My nubian doe Gracie had twins; one buck and one doe. :leap: I can't figure out where their coloring came from, as dad is a traditional colored boer buck. I will need to get better pics, but this is what I have for now. I don't know if it shows, but the buck has at least one black spot on his back. onder:

http://www.facebook.com/media/set/?set= ... 9b49124d9f


----------



## freedomstarfarm (Mar 25, 2011)

Adorable!!


----------



## Goat Mom (May 1, 2012)

Aw! Congratulations! :leap:


----------



## liz (Oct 5, 2007)

Awwwww  Congrats on such adorable babies :leap:


----------



## Lamancha Lady (Dec 13, 2011)

Grats on the cute babies  :thumbup:


----------



## maryk (Dec 27, 2011)

Awesome :leap: congrats.


----------



## toth boer goats (Jul 20, 2008)

Aww...congrats.... :thumb:


----------



## RMADairyGoats (Jun 20, 2011)

Awww! Too cute! Congratulations!


----------



## pennyspasture (Dec 22, 2011)

Thanks everyone!
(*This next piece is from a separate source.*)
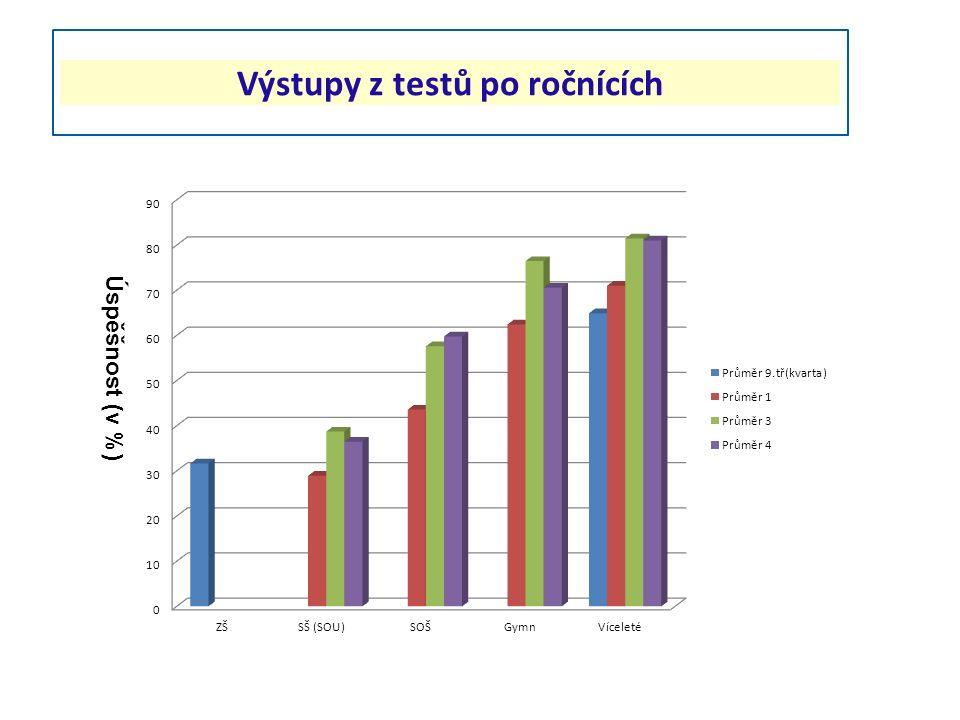 Výstupy z testů po ročnících Úspěšnost (v %)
I added some more pics to the album and you can see the buck's coloring better.


----------



## KW Farms (Jun 21, 2008)

Congrats!! :stars:


----------



## milk and honey (Oct 31, 2010)

Congratulations.. they are beautiful!


----------



## chigarden (Feb 26, 2011)

Congrats ! They are SO cute !


----------



## Engebretsen (May 16, 2012)

Unbelievably good-looking babies.


----------



## pennyspasture (Dec 22, 2011)

Thank's all! I really need to get some better pictures of these two, but it is hard when they won't stand still for 2 seconds!


----------